This study is currently recruiting participants. (see Contacts and Locations)
Verified October 2015 by University Health Network, Toronto
Sponsor:
Collaborators:
AstraZeneca
University of Toronto
Toronto General Hospital
Information provided by (Responsible Party):
David Z.I. Cherney, University Health Network, Toronto
ClinicalTrials.gov Identifier:
NCT02585804
First received: October 22, 2015
Last updated: NA
Last verified: October 2015
History: No changes posted
  Purpose
Patients with Focal Segmental Glomerulosclerosis (FSGS) constitute an increasing proportion of the total glomerulonephritis (GN) patient cohort in North America while FSGS is a risk factor for end stage renal failure. Current non-immunological FSGS therapies include the use of angiotensin converting enzyme inhibitors (ACEi) or angiotensin II receptor blockers (ARB), to reduce intraglomerular hypertension. Unfortunately, these agents lead to incomplete renal protection. The aim of the current study is to determine whether the addition of novel sodium glucose cotransport-2 inhibitors (SGLT2i) to standard of care leads to reduced intraglomerular pressure and suppression of proteinuria. We hypothesize that combination therapy of SGLT2i drugs and conventional RAASi results in additive renal protective effects in FSGS patients. A further goal is to examine mechanisms of SGLT2 inhibition by measuring renal hemodynamic function and sodium handling. Kidney function will be assessed in FSGS patients before and after an 8 week treatment with SGLT2i dapagliflozin.

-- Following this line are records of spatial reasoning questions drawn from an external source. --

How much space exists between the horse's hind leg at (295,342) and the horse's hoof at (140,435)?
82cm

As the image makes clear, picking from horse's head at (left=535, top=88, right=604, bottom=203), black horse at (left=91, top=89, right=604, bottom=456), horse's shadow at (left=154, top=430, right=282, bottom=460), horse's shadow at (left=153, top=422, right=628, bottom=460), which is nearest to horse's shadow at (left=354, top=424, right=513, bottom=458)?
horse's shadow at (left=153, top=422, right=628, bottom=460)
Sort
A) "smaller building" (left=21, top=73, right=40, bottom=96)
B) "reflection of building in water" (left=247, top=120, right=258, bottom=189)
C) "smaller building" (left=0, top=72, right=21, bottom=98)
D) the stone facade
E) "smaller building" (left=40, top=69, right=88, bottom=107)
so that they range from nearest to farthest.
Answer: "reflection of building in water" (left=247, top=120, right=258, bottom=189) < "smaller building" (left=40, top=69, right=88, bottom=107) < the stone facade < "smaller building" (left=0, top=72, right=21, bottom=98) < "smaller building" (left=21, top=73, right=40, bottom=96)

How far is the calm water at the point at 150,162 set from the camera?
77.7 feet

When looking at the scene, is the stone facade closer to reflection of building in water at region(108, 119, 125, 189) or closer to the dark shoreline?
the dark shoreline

Condition Intervention Phase
Focal Segmental Glomerulosclerosis
Drug: Dapagliflozin
Phase 4

Study Type: Interventional
Study Design: Endpoint Classification: Efficacy Study
Intervention Model: Single Group Assignment
Masking: Open Label
Primary Purpose: Treatment
Official Title: Treating to Reduce Albuminuria and Normalize Hemodynamic Function in Focal ScLerosis With dApagliflozin Trial Effects: "The TRANSLATE Study"

Resource links provided by NLM:


Further study details as provided by University Health Network, Toronto:

Primary Outcome Measures:
  • The change in Glomerular Filtration Rate (GFR) After an 8 week treatment with dapagliflozin [ Time Frame: Before and after an 8 week treatment with dapagliflozin ] [ Designated as safety issue: No ]
    Glomerular Filtration Rate (GFR, based on plasma inulin clearance) will be measured at baseline and after 8 weeks of treatment.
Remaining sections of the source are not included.